*** GIVEN TEXT Section Begins ***

Zane .... please .... blossom .... please shed off the speech delay and all. At three plus you are still not speaking. Mummy is of course worried.

Hubby just said that I am so far away and he cannot feel me. I feel like crying when I heard that. But I had to be strong. Within me, I am crumbling. I don't even wanna ask God anything now. I seem to be like Eli (as in today's sermon).... to have his kind of attitude.

1 Samuel 3 : 18
" .... He is the Lord, let Him do what is good in His eyes."

God, forgive me. My heart is very faint.

So, what have I been doing last two weeks? Burying myself in work and sleep. I work very late into the nights on some nights and take rest in the days, after coming home from work or picking the kids. I am getting a bit numb. I don't want to think too much.

Tuesday is a dreaded day .... hope Zane can make it through. It is bad timing in the first place. But how else can I get a morning appointment. I do not wish to drag this test till March Holidays. I have Zoe for that slot. She has to sit for an assessment test that week. arrrggghhhhh .........

Remember the video comic link I posted two days back?

*** GIVEN TEXT Section Ends ***

- PROMPT A -
Echo the stretch of the journal entry from "Zane .... please" through "think too much.", copying it word for word.
- PROMPT B -
State whether each statement agrees with the journal entry, answering yes or no and quoting the deciding words: (i) Zane is older than three and still not speaking; (ii) the writer wishes to postpone the test until the March Holidays; (iii) the writer's husband said he feels close to the writer.

*** DATA BELOW Section Begins ***

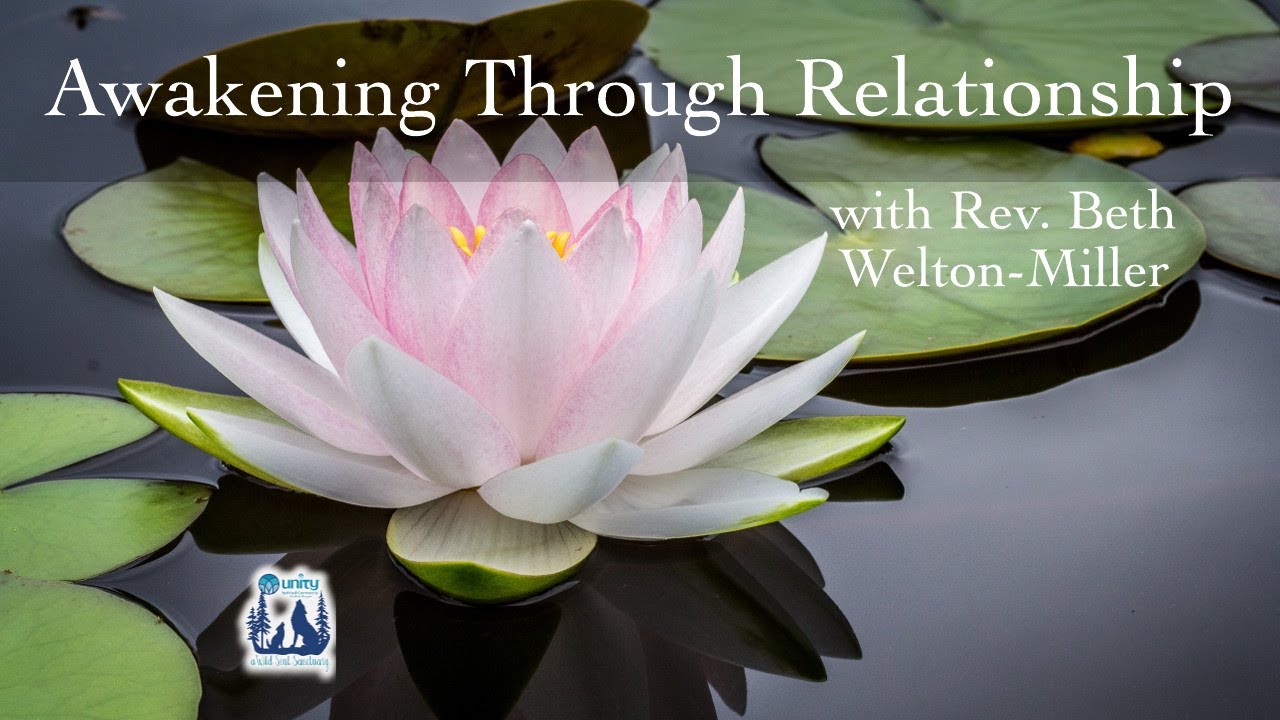 Awakening Through Relationship, with Rev. Beth Welton-Miller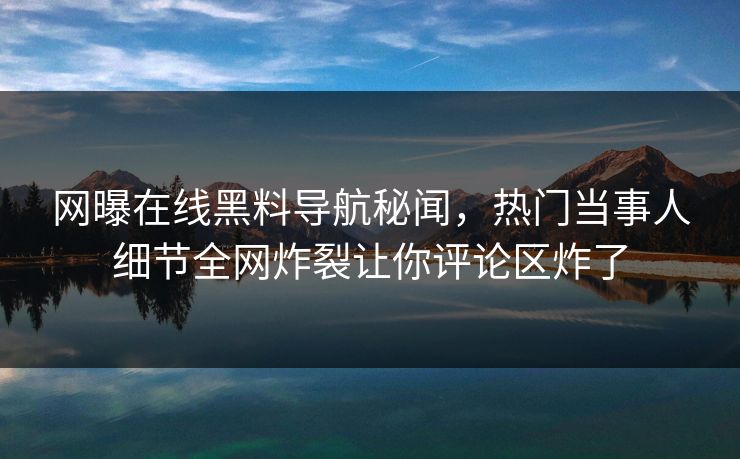 网曝在线黑料导航秘闻，热门当事人细节全网炸裂让你评论区炸了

*** DATA BELOW Section Ends ***

- WRITTEN RESPONSE A -
Zane .... please .... blossom .... please shed off the speech delay and all. At three plus you are still not speaking. Mummy is of course worried.

Hubby just said that I am so far away and he cannot feel me. I feel like crying when I heard that. But I had to be strong. Within me, I am crumbling. I don't even wanna ask God anything now. I seem to be like Eli (as in today's sermon).... to have his kind of attitude.

1 Samuel 3 : 18
" .... He is the Lord, let Him do what is good in His eyes."

God, forgive me. My heart is very faint.

So, what have I been doing last two weeks? Burying myself in work and sleep. I work very late into the nights on some nights and take rest in the days, after coming home from work or picking the kids. I am getting a bit numb. I don't want to think too much.

- WRITTEN RESPONSE B -
(i) Yes: "At three plus you are still not speaking."
(ii) No: "I do not wish to drag this test till March Holidays."
(iii) No: "he cannot feel me."